A small observability module handles this:
const observabilityModule = defineKitModule({ name: 'observability', onInstall: ({ runtime }) => { runtime.onDiagnostic((entry) => { // Sample: record 5% of normal events, 100% of errors const isError = entry.kind.endsWith('-error') if (!isError && Math.random() > 0.05) return
// Sanitize: strip sensitive fields const sanitized = sanitize(entry)
// Forward to observability service observability.record(sanitized) })
runtime.on('error.application', (event) => { observability.captureError(event.payload, { surface: event.context?.surface, feature: event.context?.feature }) }) }})The module gives the architecture a production observability surface that’s predictable, sampled, and sanitized. The team has access to error rates, slow handlers, deployment-related regressions, all without exposing user data to the observability provider.
Bridge to Migration
Section titled “Bridge to Migration”The next chapter (Chapter 70) is the migration story — how a team with an existing React (or Vue, or framework-bound) application moves toward the Kit architecture without rewriting everything at once. The migration patterns build on the production concerns this chapter introduced: the security and privacy disciplines have to be maintained throughout the migration, not as an afterthought.
Exercise: Audit Your Capture Surface
Section titled “Exercise: Audit Your Capture Surface”Take a Kit application you’ve been building (or any application using the architecture). Audit what each capability module captures.
Inventory the events. List every meta-event and meta-command declared in the application’s markup. For each one, document what it represents semantically.
Inventory the captures. For each module subscribed to events, document what fields the module sends to its target service. The analytics module — what does it send to the analytics provider? The audit module — what does it record? The observability module — what does it forward to the error-tracking service?
Identify private boundaries.

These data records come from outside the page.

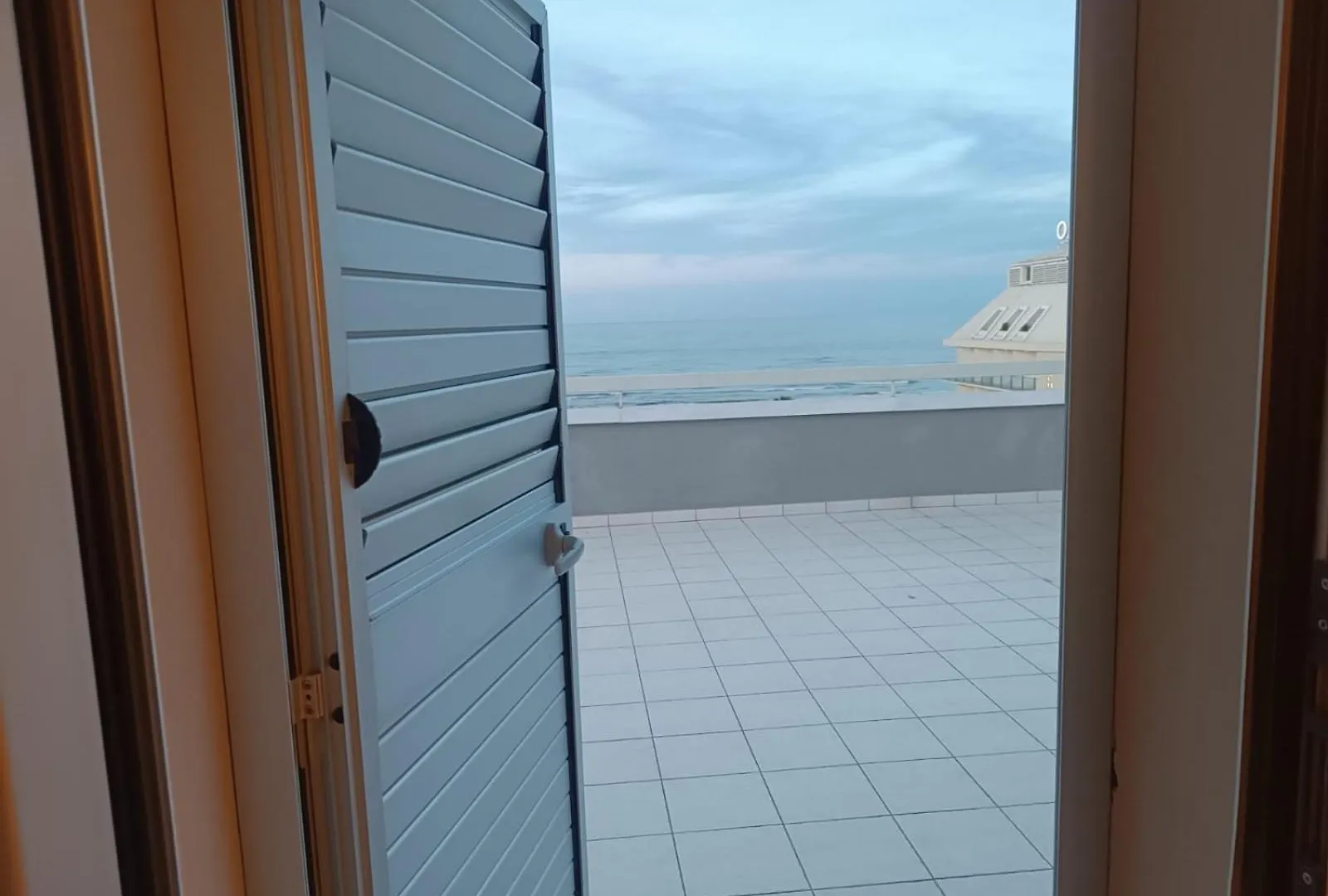 Hotel Le Terrazze Riccione 2*,  Italy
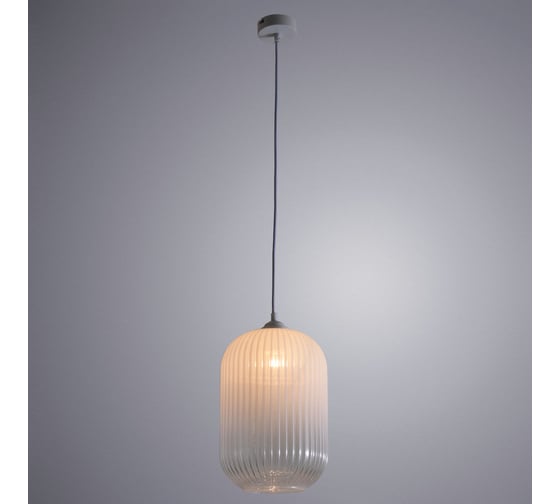 Подвесной светильник Arte Lamp ARWEN A1903SP-1WH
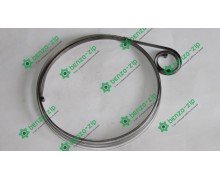 Пружина стартера Мотор Сич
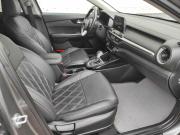 Kia Cerato IV Санкт-Петербург  - изображение 53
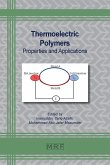 Thermoelectric Polymers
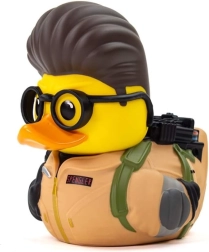 Tubbz παπάκι Ghostbusters Egon Spengler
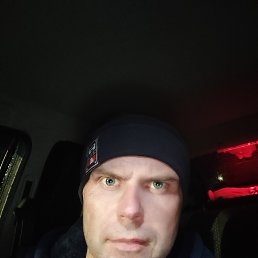 , 41, 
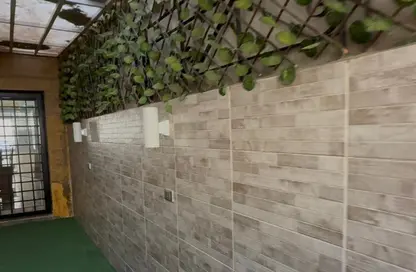 شقة - 3 غرف نوم - 2 حمامات للايجار في تيجان - زهراء المعادي - حي المعادي - القاهرة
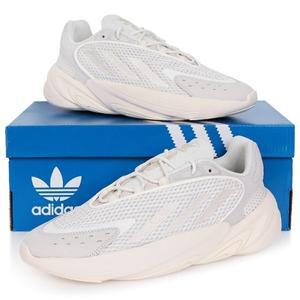 [기타]아디다스 오젤리아 스니커즈 운동화 매장판 GX3255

Find regions of the application that should be private (payment forms, authentication forms, sensitive profile fields, message content). Verify they’re marked with the private attribute.
Check the modules’ policies. For each capability module, verify it honors the private flag. Test that an event from a private boundary doesn’t leak payload data to the module’s target.
Test redaction. Find a sensitive field (password, card number, SSN). Trigger an event that includes the field’s value in the payload. Verify the redaction filter catches it.
Verify consent handling. If your application has a consent flow, verify that analytics modules don’t send data when consent hasn’t been granted.
Check the CSP and Permissions Policy. Inspect the HTTP response headers. Verify the CSP is strict (no unsafe-inline for scripts, no unsafe-eval). Verify the Permissions Policy disables capabilities the application doesn’t use.
Reflect on:
- What was being captured that you didn’t expect? (Often: more than the team realized.)
- What sensitive data could leak if a single guard failed? (Often: the user’s email, their input values, their identity tokens.)
- How would you respond to a GDPR data-subject request today? How long would it take?
- If a user asked to be deleted, what would the modules need to do?
The audit is the architecture’s accountability surface. Doing it once catches issues that would have shipped to production. Doing it regularly catches drift as the application evolves. The Kit architecture makes the audit tractable because the capture surface is centralized — the audit is per-module, not per-component.